[TASK GOAL] Render the material as a JSON list of strings with one string per line and blank lines omitted, starting at the first line and ending at the line that contains "188L345 178V157H335V136L324 126H293L283".

[Source records]
* * * *
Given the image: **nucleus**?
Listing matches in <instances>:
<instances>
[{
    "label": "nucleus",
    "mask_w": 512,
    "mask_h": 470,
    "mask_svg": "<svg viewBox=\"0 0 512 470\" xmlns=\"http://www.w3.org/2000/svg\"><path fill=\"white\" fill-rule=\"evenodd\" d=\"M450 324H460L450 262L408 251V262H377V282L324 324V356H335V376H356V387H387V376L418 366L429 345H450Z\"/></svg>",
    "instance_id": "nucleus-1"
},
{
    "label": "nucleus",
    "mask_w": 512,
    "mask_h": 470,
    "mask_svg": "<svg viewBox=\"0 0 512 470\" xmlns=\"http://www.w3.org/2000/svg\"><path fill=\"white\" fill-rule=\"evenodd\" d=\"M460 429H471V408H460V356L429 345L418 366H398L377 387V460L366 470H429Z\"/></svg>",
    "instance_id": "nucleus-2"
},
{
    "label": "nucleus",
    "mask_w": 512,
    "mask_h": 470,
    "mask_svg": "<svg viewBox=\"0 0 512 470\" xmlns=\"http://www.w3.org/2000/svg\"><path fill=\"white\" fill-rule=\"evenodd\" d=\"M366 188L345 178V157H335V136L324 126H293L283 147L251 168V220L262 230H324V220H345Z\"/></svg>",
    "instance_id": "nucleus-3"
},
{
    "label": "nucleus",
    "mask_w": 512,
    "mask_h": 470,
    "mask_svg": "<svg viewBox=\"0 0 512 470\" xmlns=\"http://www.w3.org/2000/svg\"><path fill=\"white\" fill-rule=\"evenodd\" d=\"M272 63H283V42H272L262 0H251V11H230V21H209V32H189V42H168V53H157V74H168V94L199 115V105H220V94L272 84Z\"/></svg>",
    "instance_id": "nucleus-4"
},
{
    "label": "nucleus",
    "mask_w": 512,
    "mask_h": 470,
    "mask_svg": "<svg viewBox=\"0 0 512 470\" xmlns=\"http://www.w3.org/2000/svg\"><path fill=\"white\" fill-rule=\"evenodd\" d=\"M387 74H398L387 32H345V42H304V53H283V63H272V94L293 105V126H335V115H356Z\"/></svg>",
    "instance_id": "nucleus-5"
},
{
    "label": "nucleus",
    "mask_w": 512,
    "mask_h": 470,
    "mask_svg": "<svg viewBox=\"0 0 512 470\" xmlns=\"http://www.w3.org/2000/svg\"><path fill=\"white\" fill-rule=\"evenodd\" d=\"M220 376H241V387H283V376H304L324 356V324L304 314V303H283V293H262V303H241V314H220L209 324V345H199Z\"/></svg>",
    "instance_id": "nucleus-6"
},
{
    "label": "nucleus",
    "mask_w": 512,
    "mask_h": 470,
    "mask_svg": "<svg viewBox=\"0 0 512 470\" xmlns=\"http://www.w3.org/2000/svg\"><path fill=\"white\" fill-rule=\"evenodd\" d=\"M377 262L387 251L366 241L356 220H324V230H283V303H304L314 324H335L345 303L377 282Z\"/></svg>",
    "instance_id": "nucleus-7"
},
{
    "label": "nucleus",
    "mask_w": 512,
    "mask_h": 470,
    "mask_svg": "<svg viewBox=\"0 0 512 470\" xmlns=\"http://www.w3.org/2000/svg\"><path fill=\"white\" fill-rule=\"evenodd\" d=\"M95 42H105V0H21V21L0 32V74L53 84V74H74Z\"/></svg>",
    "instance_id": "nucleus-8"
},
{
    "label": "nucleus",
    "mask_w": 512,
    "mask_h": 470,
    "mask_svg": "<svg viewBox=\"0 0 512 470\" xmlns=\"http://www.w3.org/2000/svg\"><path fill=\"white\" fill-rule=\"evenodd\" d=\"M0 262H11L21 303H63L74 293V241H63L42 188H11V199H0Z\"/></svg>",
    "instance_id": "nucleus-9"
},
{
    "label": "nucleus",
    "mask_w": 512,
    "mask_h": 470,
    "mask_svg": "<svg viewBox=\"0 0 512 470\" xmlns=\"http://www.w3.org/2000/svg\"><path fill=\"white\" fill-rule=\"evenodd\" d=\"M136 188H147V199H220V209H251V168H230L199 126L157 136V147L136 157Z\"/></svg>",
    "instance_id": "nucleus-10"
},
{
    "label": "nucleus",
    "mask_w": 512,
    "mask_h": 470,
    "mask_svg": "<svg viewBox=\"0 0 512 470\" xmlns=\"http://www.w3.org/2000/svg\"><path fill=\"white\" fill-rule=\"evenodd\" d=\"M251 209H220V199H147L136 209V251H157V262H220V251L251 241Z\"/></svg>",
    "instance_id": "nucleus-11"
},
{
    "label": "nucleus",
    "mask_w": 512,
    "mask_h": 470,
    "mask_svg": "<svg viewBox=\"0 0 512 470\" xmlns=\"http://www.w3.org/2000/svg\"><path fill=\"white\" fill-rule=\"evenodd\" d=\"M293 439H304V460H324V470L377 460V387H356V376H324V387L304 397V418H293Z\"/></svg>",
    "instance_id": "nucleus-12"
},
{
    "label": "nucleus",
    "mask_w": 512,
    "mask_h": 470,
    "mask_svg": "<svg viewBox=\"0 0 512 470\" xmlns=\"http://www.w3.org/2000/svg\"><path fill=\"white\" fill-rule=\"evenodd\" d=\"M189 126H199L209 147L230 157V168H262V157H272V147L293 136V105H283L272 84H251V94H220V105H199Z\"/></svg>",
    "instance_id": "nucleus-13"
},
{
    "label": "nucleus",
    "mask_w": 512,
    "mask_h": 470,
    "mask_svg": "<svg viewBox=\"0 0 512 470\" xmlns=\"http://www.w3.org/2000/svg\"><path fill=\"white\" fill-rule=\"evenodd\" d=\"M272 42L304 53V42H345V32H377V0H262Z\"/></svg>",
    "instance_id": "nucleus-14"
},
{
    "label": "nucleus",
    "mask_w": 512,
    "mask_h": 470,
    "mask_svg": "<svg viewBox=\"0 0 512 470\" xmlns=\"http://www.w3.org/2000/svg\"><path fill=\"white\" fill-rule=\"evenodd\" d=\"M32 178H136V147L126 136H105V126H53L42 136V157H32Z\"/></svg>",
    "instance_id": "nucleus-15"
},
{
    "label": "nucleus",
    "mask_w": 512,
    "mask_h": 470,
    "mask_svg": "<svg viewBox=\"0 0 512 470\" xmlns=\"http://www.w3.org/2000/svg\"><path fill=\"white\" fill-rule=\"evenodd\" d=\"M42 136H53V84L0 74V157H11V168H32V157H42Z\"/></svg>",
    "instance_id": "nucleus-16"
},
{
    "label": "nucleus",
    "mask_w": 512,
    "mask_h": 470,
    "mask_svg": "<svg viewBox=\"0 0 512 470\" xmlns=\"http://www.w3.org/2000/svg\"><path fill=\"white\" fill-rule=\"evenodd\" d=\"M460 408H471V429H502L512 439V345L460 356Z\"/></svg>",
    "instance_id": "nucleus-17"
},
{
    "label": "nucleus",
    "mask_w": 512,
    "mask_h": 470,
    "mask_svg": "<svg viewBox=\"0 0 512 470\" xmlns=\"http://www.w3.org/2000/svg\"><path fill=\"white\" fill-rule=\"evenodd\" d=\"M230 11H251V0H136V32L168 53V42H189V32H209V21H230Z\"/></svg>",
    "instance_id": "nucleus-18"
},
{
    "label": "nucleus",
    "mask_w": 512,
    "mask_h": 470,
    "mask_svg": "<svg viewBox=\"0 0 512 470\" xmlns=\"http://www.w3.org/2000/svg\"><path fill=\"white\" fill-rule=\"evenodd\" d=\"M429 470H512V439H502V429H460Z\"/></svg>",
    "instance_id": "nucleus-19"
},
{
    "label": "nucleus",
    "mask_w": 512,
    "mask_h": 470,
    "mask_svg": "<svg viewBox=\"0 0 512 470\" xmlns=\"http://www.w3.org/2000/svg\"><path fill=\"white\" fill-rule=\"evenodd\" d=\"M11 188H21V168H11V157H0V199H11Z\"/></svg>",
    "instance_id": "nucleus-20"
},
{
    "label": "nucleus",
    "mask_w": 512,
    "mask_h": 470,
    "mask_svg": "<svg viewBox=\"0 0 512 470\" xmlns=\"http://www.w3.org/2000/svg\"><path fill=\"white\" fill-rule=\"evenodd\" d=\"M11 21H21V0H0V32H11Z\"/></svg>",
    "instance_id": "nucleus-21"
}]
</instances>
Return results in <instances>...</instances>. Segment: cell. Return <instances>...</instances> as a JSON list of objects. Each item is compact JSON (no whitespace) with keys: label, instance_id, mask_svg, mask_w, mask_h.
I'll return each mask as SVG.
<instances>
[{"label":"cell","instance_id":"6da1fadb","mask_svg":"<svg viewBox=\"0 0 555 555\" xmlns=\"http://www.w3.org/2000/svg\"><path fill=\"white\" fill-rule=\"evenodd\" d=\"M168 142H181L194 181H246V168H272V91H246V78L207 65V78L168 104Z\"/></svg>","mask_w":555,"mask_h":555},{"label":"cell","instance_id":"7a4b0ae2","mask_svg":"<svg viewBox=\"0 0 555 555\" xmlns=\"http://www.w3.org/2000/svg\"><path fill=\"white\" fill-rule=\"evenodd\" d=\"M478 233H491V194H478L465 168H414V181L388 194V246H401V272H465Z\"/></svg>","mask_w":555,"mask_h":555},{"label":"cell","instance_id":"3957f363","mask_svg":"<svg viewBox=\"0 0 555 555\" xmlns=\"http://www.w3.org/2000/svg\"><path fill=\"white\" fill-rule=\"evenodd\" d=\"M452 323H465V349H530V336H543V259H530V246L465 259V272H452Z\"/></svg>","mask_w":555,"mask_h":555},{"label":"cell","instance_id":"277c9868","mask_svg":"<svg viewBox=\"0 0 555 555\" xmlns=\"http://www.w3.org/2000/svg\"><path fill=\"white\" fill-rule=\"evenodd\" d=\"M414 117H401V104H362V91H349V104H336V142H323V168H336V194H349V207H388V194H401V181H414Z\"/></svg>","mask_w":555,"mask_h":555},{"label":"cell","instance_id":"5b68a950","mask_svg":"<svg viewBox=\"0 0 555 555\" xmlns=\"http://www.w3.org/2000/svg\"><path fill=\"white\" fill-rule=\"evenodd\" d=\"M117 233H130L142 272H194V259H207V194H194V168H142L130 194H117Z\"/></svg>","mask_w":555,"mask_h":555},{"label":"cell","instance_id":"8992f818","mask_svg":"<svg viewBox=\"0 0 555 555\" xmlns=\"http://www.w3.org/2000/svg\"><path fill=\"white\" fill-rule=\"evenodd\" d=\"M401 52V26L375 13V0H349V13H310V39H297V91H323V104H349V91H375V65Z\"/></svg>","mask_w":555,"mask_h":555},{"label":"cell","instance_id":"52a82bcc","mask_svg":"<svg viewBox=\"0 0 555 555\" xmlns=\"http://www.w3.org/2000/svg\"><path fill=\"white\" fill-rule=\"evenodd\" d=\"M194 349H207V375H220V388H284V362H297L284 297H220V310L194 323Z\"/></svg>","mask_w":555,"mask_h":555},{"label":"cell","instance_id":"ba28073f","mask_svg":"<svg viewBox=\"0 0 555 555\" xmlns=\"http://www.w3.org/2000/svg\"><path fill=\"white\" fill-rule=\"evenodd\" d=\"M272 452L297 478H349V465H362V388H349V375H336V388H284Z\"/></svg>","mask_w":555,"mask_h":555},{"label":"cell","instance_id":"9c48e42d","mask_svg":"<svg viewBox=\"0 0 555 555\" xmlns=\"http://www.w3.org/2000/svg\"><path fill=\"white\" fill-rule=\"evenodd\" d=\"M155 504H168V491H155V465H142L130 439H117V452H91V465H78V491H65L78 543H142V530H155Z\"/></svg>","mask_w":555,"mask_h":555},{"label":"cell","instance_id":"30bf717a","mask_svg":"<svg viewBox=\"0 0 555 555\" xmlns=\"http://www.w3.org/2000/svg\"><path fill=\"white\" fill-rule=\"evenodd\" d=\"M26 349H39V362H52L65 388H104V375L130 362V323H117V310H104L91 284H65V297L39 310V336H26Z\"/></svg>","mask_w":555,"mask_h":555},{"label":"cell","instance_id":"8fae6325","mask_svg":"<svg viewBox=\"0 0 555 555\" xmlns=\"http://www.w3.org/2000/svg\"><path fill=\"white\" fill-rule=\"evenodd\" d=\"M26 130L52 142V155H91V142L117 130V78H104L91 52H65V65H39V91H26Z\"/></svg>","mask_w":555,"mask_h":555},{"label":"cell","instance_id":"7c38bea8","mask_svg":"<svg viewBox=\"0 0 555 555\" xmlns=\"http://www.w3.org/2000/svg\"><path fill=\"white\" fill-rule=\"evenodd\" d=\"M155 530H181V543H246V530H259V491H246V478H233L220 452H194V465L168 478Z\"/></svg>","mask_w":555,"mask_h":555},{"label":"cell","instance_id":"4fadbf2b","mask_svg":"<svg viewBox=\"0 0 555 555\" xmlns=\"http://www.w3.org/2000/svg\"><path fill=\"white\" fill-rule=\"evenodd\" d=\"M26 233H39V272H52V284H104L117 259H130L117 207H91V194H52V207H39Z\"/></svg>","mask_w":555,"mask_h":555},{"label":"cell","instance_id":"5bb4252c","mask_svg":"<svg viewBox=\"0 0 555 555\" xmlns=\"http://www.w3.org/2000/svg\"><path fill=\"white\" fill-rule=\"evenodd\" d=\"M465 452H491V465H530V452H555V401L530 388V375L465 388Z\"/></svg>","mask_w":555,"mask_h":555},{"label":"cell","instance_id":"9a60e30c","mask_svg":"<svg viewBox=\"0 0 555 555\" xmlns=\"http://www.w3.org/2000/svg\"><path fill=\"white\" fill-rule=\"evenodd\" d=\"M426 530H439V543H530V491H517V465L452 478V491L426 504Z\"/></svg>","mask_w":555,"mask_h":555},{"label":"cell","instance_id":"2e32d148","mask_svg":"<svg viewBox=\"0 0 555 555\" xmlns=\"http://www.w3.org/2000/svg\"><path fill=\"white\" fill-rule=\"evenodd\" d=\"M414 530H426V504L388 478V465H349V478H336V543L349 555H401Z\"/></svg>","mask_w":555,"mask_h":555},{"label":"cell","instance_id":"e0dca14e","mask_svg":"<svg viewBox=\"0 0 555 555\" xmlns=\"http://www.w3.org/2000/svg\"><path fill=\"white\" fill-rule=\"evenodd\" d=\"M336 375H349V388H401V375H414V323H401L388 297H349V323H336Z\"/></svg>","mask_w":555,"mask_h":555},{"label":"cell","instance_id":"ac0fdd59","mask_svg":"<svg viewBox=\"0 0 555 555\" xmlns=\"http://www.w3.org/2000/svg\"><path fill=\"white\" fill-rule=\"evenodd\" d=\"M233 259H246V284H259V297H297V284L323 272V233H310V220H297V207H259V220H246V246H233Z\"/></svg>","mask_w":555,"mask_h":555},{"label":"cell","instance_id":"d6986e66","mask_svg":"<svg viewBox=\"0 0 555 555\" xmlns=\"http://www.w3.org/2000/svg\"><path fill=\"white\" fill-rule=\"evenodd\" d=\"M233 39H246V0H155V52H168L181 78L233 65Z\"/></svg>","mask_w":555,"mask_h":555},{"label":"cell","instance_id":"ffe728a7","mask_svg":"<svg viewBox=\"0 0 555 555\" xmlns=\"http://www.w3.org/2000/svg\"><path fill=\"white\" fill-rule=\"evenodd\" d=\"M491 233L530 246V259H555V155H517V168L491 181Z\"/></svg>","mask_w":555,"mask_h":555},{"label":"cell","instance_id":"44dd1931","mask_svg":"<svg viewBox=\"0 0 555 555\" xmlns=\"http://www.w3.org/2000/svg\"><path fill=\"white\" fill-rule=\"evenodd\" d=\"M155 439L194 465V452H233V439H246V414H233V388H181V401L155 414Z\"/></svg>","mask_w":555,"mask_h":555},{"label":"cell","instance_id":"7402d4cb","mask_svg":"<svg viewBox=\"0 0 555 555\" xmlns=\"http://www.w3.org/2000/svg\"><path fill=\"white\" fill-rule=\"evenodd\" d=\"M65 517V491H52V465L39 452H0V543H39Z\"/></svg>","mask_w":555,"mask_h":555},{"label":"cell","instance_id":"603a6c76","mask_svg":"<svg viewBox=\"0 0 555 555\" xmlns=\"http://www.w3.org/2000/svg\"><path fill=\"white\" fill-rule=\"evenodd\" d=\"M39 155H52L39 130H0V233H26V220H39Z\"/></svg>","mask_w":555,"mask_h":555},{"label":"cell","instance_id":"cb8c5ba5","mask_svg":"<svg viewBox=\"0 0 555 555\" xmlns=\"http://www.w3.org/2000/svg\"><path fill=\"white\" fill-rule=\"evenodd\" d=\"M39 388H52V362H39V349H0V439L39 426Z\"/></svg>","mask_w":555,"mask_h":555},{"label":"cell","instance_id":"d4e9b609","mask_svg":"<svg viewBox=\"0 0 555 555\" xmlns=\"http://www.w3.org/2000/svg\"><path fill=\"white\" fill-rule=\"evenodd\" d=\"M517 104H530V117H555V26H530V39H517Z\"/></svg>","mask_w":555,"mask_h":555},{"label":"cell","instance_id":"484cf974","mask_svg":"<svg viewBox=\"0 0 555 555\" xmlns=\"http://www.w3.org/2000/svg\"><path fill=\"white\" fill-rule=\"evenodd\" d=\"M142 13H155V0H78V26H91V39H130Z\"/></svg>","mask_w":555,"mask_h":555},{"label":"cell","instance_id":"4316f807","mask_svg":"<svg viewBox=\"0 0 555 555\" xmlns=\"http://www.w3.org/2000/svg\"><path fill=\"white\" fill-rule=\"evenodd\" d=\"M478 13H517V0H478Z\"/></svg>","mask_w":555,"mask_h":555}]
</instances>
* * * *
[THE SOLUTION]
[
  "Given the image: **nucleus**?",
  "Listing matches in <instances>:",
  "<instances>",
  "[{",
  "    \"label\": \"nucleus\",",
  "    \"mask_w\": 512,",
  "    \"mask_h\": 470,",
  "    \"mask_svg\": \"<svg viewBox=\\\"0 0 512 470\\\" xmlns=\\\"http://www.w3.org/2000/svg\\\"><path fill=\\\"white\\\" fill-rule=\\\"evenodd\\\" d=\\\"M450 324H460L450 262L408 251V262H377V282L324 324V356H335V376H356V387H387V376L418 366L429 345H450Z\\\"/></svg>\",",
  "    \"instance_id\": \"nucleus-1\"",
  "},",
  "{",
  "    \"label\": \"nucleus\",",
  "    \"mask_w\": 512,",
  "    \"mask_h\": 470,",
  "    \"mask_svg\": \"<svg viewBox=\\\"0 0 512 470\\\" xmlns=\\\"http://www.w3.org/2000/svg\\\"><path fill=\\\"white\\\" fill-rule=\\\"evenodd\\\" d=\\\"M460 429H471V408H460V356L429 345L418 366H398L377 387V460L366 470H429Z\\\"/></svg>\",",
  "    \"instance_id\": \"nucleus-2\"",
  "},",
  "{",
  "    \"label\": \"nucleus\",",
  "    \"mask_w\": 512,",
  "    \"mask_h\": 470,",
  "    \"mask_svg\": \"<svg viewBox=\\\"0 0 512 470\\\" xmlns=\\\"http://www.w3.org/2000/svg\\\"><path fill=\\\"white\\\" fill-rule=\\\"evenodd\\\" d=\\\"M366 188L345 178V157H335V136L324 126H293L283 147L251 168V220L262 230H324V220H345Z\\\"/></svg>\","
]